Pursuing Sir Philip through the courts would have been difficult, time consuming, and expensive, with no guarantee of a better outcome at the end.
That said, Mr Field’s frustration is still understandable and his point is still valid, all the more so because the sprats so often find themselves hooked while the whales swim serenely on.
Take the Libor rigging scandal, for example. Some traders have been prosecuted, and Tom Hayes, nicknamed “King Libor”, was even convicted of fraud. But none of the bosses who were supposed to be supervising them, and arguably benefited from their actions, have ever seen the inside of a courtroom. And nor will they.
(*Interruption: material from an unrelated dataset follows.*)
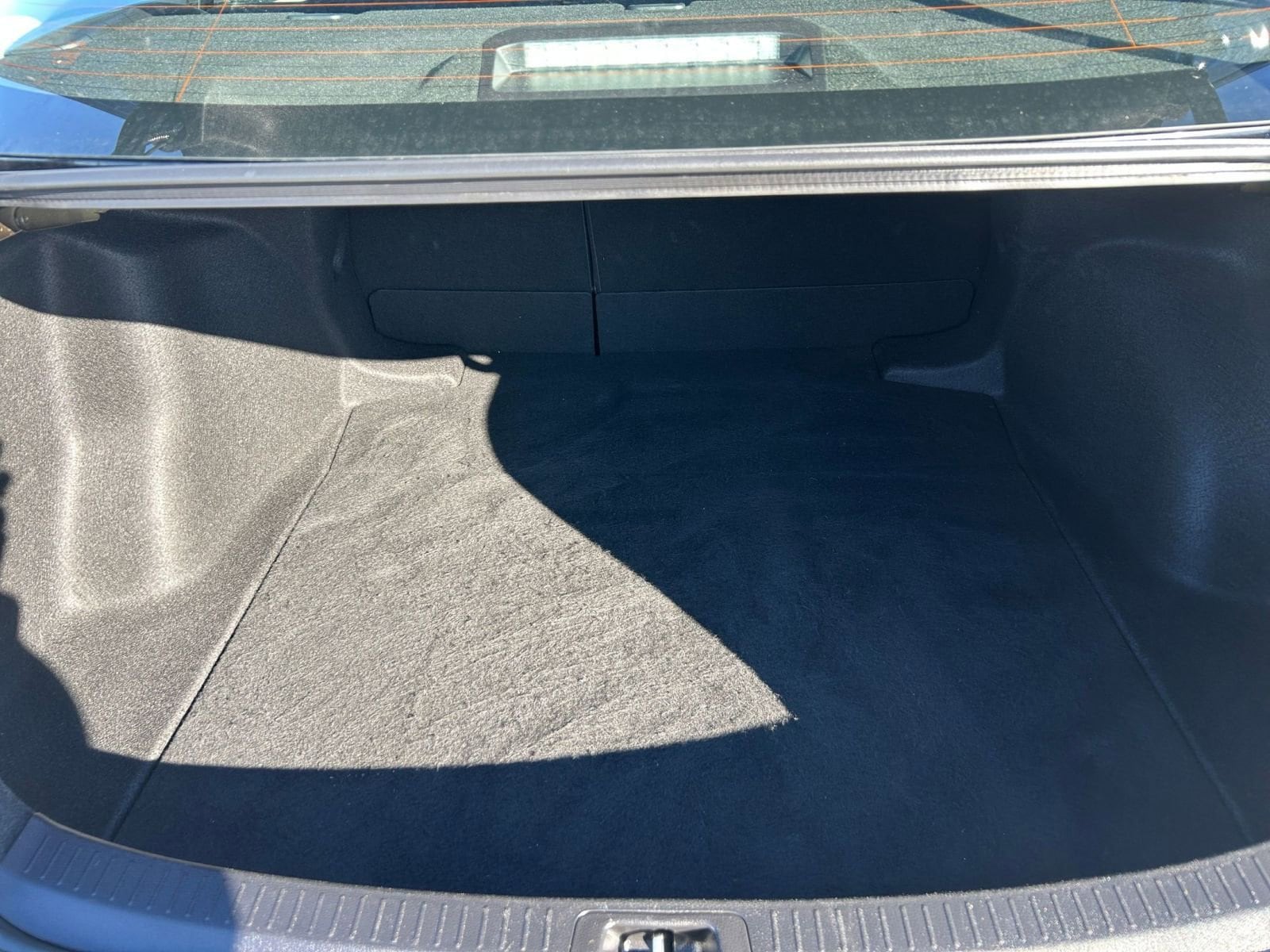 Thumbnail: 2025 Toyota Corolla - 29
As for the foreign exchange rigging scandal that followed it, the Serious Fraud Office passed the buck, leaving the Financial Conduct Authority to pursue civil actions. Again, you shouldn’t expect to see any bosses in the firing line.
Then there was the financial crisis, which nearly wrecked the British economy, but has seen no prosecutions whatsoever. A couple of executives, one at HBOS, one at Royal Bank of Scotland, received regulatory sanctions, one of which was a voluntarily agreed to ban from the city, but that was about it.
The British legal system is, by international standards, stronger than most. Its impartiality and relative consistency actually serve as selling points when it comes to attracting companies to these shores.
It surely, however, can’t hurt that for those purposes a notable area of weakness is that it’s very much a case of one law for the rich, one law for the, shall we say, less rich, and if you’re poor would you just hold your hands out for the handcuffs? There you go!
The plankton are doomed. The sprats have to watch their backs. The whales needn’t worry overly if their money’s good.
It’s not just Mr Field who finds that infuriating. Lots of people do. But there’s precious little sign of any Government willing to entertain changing it. So we’ll be here again before too long.